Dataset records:
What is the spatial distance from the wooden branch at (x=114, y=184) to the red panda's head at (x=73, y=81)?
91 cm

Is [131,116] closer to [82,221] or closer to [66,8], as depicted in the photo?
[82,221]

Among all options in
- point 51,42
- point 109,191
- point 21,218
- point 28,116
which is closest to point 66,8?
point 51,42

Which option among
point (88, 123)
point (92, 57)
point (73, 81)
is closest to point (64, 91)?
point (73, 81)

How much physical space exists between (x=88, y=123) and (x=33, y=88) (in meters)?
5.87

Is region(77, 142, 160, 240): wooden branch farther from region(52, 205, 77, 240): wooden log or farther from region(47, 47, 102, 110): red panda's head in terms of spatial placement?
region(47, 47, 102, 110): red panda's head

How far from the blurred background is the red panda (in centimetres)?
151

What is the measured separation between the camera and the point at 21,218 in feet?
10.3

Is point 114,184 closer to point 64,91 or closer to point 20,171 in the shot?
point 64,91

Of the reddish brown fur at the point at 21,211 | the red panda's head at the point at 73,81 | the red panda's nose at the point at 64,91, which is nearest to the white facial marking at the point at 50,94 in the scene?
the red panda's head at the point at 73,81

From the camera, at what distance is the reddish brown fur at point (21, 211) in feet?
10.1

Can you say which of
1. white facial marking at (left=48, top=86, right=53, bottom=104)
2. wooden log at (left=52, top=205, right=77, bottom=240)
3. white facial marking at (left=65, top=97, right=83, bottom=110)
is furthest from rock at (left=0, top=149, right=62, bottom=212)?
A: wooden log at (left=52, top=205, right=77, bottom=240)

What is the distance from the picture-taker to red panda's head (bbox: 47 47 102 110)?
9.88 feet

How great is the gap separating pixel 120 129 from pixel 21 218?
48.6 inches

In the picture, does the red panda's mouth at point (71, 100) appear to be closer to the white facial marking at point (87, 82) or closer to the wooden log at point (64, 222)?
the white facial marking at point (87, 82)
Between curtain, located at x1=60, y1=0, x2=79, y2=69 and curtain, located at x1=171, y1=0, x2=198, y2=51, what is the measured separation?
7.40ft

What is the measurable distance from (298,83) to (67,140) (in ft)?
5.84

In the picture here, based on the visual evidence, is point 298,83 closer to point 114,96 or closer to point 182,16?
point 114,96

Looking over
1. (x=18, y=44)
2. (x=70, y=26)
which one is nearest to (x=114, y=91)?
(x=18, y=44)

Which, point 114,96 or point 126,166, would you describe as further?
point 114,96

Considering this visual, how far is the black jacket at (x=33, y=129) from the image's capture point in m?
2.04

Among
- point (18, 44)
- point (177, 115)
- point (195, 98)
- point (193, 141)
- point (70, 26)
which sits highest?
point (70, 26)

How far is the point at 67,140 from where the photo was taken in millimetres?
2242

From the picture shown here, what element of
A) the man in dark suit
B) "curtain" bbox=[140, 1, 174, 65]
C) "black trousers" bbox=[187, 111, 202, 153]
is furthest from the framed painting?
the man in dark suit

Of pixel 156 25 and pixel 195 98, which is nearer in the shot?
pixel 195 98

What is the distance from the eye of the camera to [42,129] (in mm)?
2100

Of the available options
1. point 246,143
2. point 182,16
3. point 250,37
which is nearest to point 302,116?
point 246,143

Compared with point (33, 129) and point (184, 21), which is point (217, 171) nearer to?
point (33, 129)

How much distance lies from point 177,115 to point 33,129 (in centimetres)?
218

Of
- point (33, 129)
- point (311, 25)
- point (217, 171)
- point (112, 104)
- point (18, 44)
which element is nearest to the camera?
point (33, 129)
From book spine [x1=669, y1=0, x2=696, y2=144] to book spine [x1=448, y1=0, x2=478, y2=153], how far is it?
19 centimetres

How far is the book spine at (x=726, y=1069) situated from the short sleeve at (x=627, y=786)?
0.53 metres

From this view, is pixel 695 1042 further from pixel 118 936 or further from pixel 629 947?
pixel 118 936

What is being asked: Express the lines of the records from the one containing "How far is the book" through the end of the records, inclusive, as a Markdown table with the columns Row and Line, leaving out blank lines.

Complete response:
| Row | Line |
|---|---|
| 1 | How far is the book spine at (x=726, y=1069) situated from the short sleeve at (x=627, y=786)? |
| 2 | 0.53 metres |
| 3 | From this view, is pixel 695 1042 further from pixel 118 936 or further from pixel 629 947? |
| 4 | pixel 118 936 |